The best analogy to the red line is to think of it as the accelerator or brake on a car. There is a black dotted line running across the graph at zero on the right axis. When the red line is near this line, there is relatively little change in the number of cases at a given time. When the red line goes above the black dotted line, cases rates are accelerating, and the higher the red line is above the dotted line, the faster that acceleration is happening, similar to flooring the accelerator.

The opposite is also true. The lower the red line is below the dotted line, the faster cases are slowing, similar to stomping on the brake when the red line is at the very lowest.

One benefit to this approach is being able to project a short time into the future using this derivative. Just like with a car, the faster it is accelerating, the longer it takes to slow down. I’ve found that this three-week derivative can project about 10 days into the future with reasonable accuracy, which is represented by the yellow highlight on the far right side.

If you look at where the red line is vertically above where the blue epidemic curve ends and compare it to the peak of the red line in the other waves, you can see that with current data, the rate of new cases is already at the highest it’s ever been in SA. That rate is likely to keep climbing over at least the next week.

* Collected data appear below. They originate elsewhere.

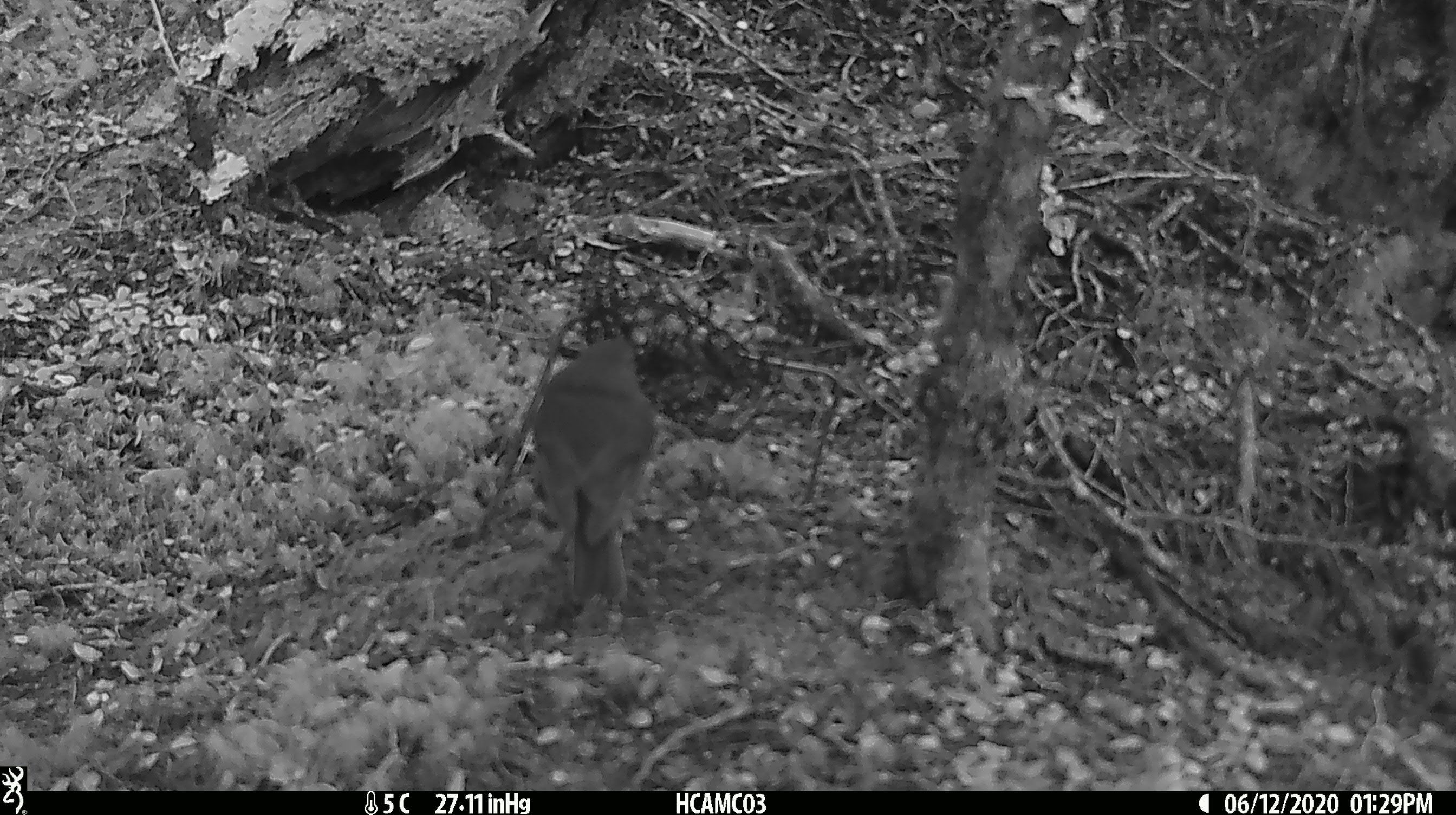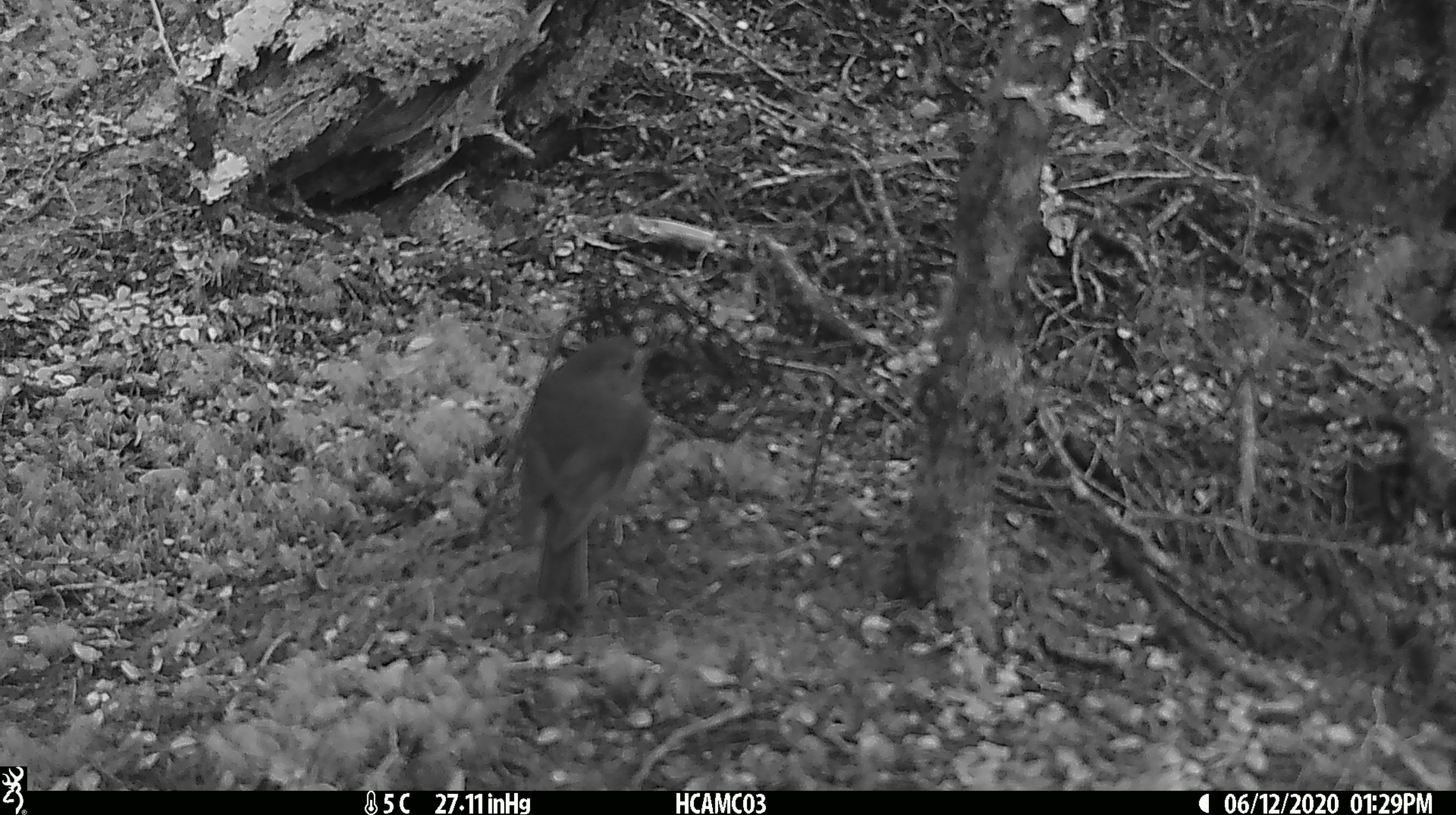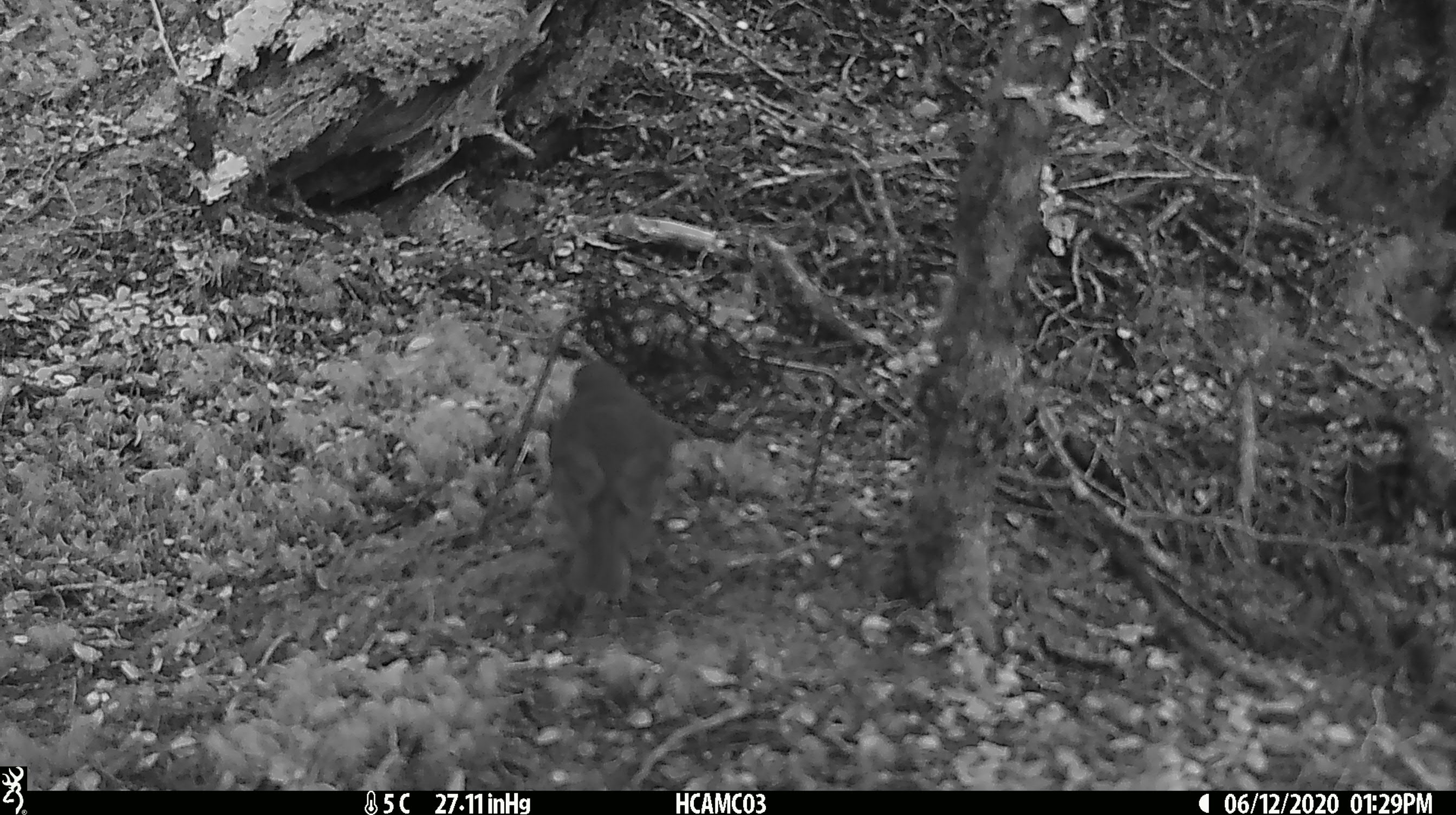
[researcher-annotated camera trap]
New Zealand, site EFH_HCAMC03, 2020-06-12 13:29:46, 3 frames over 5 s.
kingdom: Animalia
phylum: Chordata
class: Aves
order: Passeriformes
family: Petroicidae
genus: Petroica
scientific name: Petroica australis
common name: new zealand robin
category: robin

The red line in the next graph is the exact same derivative as in the previous one. The black line is what is known as the second derivative. The simplest way to explain it is a measure of how fast the change of the rate is changing. This can be used to identify if the first derivative (red) will continue on its current trajectory, climb faster, or start to slow. If you look at the yellow area again, you can see that the second derivative remains close to zero currently, which indicates that the rate of growth of cases isn’t changing anytime soon.

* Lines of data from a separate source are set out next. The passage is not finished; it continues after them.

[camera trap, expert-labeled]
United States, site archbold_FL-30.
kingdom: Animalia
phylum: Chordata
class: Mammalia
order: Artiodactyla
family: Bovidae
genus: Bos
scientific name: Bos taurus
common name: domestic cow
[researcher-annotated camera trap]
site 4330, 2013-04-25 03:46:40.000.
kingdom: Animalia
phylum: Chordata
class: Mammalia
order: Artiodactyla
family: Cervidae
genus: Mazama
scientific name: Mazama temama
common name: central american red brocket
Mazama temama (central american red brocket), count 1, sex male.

The next graph has the same blue epidemic curve, but now has a number of colored lines representing each province in the state, again measured on the right side of the graph. These show the number of hospital admissions in each province.

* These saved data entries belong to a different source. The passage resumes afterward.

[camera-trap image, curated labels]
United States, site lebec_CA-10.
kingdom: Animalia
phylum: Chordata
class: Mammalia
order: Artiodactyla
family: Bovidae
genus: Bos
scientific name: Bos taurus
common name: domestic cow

The province of importance with omicron is Gauteng (the red line). This is the one that contains Johannesburg, Pretoria, and Soweto. Again, at the far right, look how quickly hospitalizations are climbing in the province. that provides a great deal of evidence that omicron is NOT mild. It’s also apparent that some of the other provinces are starting this climb as well.

Further evidence that this increase is due to omicron having become the dominant strain in the country. Omicron had not been detected in any sequenced samples for the period ending 11/1/21. By 11/15, it was 25% of samples, 11/29 it was 85%, and for the period that will end 12/13, it’s currently 100%. This is well visualized at, which is the source for the following graph. It shows the proportion of any particular covariant over time. Omicron is the purple area at the far right.

The final graph that supports this interpretation has the same background epidemic curve. The right axis on this graph is hospital admissions and discharges. The green line is admissions, the red is discharges. Again, there is about 2-3 weeks between these curves. The reason that the numbers are different between the curves is the number of deaths.

Again, looking at the far right of the graph, it’s far too early to detect deaths. Most likely, the earlier decedents did not have their samples sequences, so it is reasonable to assume that there are deaths from omicron, but they simply have not been detected yet.

So what is the takeaway? This could easily be far worse than delta, which we are really just starting to feel the impact of in the US and will really start to climb around Christmas. The best thing to do to understand this variant is to continue to monitor the impact in SA but also to watch the United Kingdom closely, because that is likely to be the next area most greatly impacted by the variant.

As an individual, get your booster, wear a mask (preferably a respirator), and don’t spend time indoors with anyone outside of your household. Of course it’s the holidays, but is it worth making it the last one where you might see loved ones alive? This is incredibly serious and we are failing in our response as a country. Do your part for the good of those around you.